Eighth Army honors legendary Korean War leader
Eighth Army Commanding General Lt. Gen. John D. Johnson (left) and Eighth Army Deputy Commanding General for Support Brig. Gen. David G. Fox prepare to place a wreath at the Gen. Walton Walker Statue on Yongsan Garrison, South Korea, Dec. 2, 2011.

YONGSAN GARRISON, South Korea (Dec. 2, 2011) -- Eighth Army officials and Korean War veterans honored the U.S. Army general who helped to save South Korea by holding the line at the Pusan Perimeter in 1950, during a memorial ceremony today, at Yongsan Garrison, South Korea.

Gen. Walton H. Walker, the first Eighth Army commanding general during the Korean War, was remembered in the ceremony at the Dragon Hill Lodge and at a wreath laying ceremony at the Walker Statue.

The annual ceremony was sponsored by the Memorial Foundation for the Late U.S. Army General Walton Harris Walker and Chairman Kim Ri-jin.

Attended by more than 250 South Korean war veterans and U.S. Soldiers, the ceremony marked the anniversary of his untimely death on Dec. 23, 1950, during a non-combat-related jeep accident.

Walker was posthumously promoted to four-star general.

Walker led Eighth Army into Korea during the darkest days of the war when United Nations forces were retreating.

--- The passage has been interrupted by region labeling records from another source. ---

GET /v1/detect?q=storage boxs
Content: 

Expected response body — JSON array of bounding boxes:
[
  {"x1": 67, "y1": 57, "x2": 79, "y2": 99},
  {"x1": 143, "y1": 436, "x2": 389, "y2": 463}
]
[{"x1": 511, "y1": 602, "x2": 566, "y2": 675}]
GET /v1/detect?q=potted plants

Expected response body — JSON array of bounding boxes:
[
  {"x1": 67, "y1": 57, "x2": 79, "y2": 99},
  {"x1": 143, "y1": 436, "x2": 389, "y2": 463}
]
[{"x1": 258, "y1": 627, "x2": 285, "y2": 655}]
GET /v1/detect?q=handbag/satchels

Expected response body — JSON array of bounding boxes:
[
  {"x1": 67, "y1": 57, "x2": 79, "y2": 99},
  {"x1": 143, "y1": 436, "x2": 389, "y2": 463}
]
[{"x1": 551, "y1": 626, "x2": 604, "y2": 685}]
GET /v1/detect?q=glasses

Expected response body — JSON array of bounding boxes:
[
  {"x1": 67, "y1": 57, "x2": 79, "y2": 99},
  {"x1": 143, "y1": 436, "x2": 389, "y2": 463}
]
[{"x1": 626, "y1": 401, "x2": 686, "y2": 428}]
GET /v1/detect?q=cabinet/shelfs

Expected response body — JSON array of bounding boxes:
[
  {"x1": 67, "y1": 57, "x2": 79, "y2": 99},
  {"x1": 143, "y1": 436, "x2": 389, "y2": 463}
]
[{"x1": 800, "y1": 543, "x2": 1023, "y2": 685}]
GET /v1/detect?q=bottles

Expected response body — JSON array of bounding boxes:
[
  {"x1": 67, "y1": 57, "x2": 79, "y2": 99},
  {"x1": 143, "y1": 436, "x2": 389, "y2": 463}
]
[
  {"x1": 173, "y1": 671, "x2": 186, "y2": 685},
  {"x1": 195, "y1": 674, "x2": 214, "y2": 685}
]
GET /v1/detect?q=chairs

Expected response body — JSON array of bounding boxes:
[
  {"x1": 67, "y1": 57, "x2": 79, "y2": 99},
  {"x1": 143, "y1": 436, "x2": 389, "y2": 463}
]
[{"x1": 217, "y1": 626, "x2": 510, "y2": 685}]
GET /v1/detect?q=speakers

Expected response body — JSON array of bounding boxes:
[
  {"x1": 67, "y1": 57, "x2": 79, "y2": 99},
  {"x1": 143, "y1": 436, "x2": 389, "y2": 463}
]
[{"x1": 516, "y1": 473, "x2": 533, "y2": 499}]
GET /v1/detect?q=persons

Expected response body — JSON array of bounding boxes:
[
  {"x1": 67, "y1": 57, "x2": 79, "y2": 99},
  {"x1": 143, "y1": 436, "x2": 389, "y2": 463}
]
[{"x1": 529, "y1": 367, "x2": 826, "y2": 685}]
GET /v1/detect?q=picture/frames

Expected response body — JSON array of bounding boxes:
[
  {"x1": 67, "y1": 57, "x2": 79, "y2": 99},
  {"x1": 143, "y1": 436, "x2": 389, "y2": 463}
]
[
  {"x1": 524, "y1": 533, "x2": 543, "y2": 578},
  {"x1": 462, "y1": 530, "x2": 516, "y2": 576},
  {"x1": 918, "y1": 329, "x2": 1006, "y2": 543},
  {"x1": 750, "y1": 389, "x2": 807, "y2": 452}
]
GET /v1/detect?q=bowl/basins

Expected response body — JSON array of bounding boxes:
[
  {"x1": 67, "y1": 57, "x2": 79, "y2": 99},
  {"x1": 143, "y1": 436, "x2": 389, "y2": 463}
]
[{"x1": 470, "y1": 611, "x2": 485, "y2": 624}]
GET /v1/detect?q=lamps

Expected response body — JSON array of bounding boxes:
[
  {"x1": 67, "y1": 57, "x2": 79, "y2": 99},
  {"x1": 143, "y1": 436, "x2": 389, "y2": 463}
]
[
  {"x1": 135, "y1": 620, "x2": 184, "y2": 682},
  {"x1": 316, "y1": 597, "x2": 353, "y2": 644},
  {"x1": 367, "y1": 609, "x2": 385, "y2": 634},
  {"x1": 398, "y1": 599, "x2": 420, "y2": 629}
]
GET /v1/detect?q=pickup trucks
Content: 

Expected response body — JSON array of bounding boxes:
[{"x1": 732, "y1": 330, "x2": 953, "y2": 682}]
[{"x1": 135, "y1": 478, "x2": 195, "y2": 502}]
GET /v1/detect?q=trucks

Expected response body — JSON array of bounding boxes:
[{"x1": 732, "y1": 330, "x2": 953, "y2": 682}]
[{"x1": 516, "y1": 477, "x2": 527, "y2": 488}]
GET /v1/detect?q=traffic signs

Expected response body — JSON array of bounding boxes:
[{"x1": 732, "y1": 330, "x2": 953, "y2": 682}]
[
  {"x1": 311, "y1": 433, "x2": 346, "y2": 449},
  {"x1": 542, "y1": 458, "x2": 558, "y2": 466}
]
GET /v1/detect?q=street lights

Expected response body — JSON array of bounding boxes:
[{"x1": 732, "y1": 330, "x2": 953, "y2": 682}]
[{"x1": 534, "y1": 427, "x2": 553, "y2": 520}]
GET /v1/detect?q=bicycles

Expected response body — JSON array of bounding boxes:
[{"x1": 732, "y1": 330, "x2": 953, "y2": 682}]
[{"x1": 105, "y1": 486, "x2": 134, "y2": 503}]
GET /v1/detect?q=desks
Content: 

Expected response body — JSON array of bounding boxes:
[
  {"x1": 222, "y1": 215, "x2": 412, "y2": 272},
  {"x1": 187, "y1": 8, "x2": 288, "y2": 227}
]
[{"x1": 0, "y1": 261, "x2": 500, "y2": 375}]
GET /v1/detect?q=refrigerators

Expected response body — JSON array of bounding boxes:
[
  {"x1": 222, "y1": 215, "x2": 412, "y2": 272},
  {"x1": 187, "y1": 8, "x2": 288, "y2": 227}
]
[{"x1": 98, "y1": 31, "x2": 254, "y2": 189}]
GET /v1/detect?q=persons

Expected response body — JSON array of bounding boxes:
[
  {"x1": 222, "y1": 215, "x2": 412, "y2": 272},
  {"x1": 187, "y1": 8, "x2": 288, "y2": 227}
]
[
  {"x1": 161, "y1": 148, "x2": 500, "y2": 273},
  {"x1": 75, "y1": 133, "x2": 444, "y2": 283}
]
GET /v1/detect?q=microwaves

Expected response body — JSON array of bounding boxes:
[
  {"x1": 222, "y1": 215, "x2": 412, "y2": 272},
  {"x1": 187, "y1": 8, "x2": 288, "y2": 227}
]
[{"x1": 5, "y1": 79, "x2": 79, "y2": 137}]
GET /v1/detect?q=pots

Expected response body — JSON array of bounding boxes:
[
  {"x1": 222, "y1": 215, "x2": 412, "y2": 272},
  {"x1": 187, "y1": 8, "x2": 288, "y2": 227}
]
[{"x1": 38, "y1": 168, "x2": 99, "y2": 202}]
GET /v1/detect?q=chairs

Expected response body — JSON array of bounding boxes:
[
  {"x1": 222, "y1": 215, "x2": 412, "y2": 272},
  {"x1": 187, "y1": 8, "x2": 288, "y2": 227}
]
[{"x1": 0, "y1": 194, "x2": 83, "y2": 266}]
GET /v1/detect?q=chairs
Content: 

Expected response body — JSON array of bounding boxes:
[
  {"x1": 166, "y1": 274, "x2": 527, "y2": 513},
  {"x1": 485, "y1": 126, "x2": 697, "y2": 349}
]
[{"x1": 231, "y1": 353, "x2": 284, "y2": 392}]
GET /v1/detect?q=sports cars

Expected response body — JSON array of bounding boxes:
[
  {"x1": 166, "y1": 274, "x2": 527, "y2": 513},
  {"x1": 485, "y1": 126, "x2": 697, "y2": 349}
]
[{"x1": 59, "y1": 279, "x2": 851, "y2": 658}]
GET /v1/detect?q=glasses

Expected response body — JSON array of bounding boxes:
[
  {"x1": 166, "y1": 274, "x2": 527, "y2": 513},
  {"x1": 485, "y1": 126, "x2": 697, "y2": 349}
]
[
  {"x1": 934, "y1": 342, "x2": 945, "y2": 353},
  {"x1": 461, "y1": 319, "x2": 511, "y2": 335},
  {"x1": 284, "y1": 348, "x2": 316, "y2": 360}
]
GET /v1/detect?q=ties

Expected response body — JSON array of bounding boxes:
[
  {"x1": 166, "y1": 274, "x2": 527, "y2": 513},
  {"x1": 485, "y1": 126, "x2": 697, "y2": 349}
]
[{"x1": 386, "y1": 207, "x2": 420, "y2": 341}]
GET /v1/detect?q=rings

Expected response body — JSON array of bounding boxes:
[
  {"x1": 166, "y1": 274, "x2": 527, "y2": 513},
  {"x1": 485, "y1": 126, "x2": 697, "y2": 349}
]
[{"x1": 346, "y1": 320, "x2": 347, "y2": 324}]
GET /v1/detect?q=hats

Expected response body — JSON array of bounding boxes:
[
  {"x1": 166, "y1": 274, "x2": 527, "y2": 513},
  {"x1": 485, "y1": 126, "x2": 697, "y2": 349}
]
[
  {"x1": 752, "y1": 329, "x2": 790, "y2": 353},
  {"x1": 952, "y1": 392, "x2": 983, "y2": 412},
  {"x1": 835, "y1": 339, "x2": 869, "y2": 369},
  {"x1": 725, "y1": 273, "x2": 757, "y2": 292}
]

Eighth Army consolidated its defenses behind a defensive perimeter inside the Nakdong River, in an area that reporters called the "Pusan Perimeter."

Heavily outnumbered and outgunned by enemy forces around the perimeter, Eighth Army was cornered into an area 50 miles wide by 80 miles long.

Through their tenacious defense of the right corner of the country, Walker and his Soldiers enabled Gen. Douglas MacArthur to land a decisive amphibious left hook at Incheon. Within days, Eighth Army broke through the perimeter in a right jab that took them all the way to the North Korean capital of Pyongyang in less than a month.

Hundreds of thousands of Chinese soldiers soon joined the fight to support the fleeing and nearly defeated North Korea army and the frontlines see-sawed back and forth until they settled near the current Korean Demilitarized Zone. Major combat operations in the war ended with an armistice on July 27, 1953. It has never been followed by a peace treaty.

During the ceremony, Brig. Gen. David G. Fox, Eighth Army deputy commanding general for support, said Eighth Army's pugnacious perimeter defense saved UN forces from making a precipitous retreat.

"Had General Walker not boldly and skillfully maneuvered his scant forces around the chessboard with the adeptness of a master tactician in the late summer of 1950, friendly forces would have had to abandon Korea," said Fox.

Today, Walton Walker holds a place of high honor in Korea.

The ROK-U.S. Alliance Friendship Society donated a statue of Walker to Eighth Army in June 2010 to mark the 60th anniversary of the Korean War. The 10-foot tall bronze statue stands in front of the Eighth Army Headquarters around the corner from U.S. Naval Forces Korea's statue of Korean Admiral Yi Sun-shin, who helped to repel a Japanese invasion during the Imjin War.

A monument on the sidewalk in Seoul marks the area where he died in 1950. Walker Hill is the site of a posh hotel in Seoul and a luxury brand in South Korea.

"Walker's triumph ensured that the longevity of the Republic of Korea would be preserved," said Fox. "Because General Walker and his Soldiers held the line at the Pusan Perimeter, Korea stands as a model for the world today. A country devastated by war a mere six decades ago is now one of the world's leading nations."

Fox added that Eighth Army today upholds the legacy of its legendary first Korean War commander.

"American Soldiers here today are the current defenders of a legacy forged in the fire of war more than six decades ago," said Fox, "and their commitment to the defense of this great nation is just as strong as it was at the Pusan Perimeter."

At the wreath laying ceremony, Eighth Army Commanding General Lt. Gen. John D. Johnson thanked the South Korean war veterans who came to the U.S. Army post to honor Walker. Some of the veterans had served with Walker at the Pusan Perimeter.

"Every day when I come into work, I see General Walker's statue and I'm reminded of my responsibilities for the defense of Korea," said Johnson. "I'm also reminded of the brave people like yourselves who came before us and who fought to make sure that we could be here today enjoying what we have here in Korea."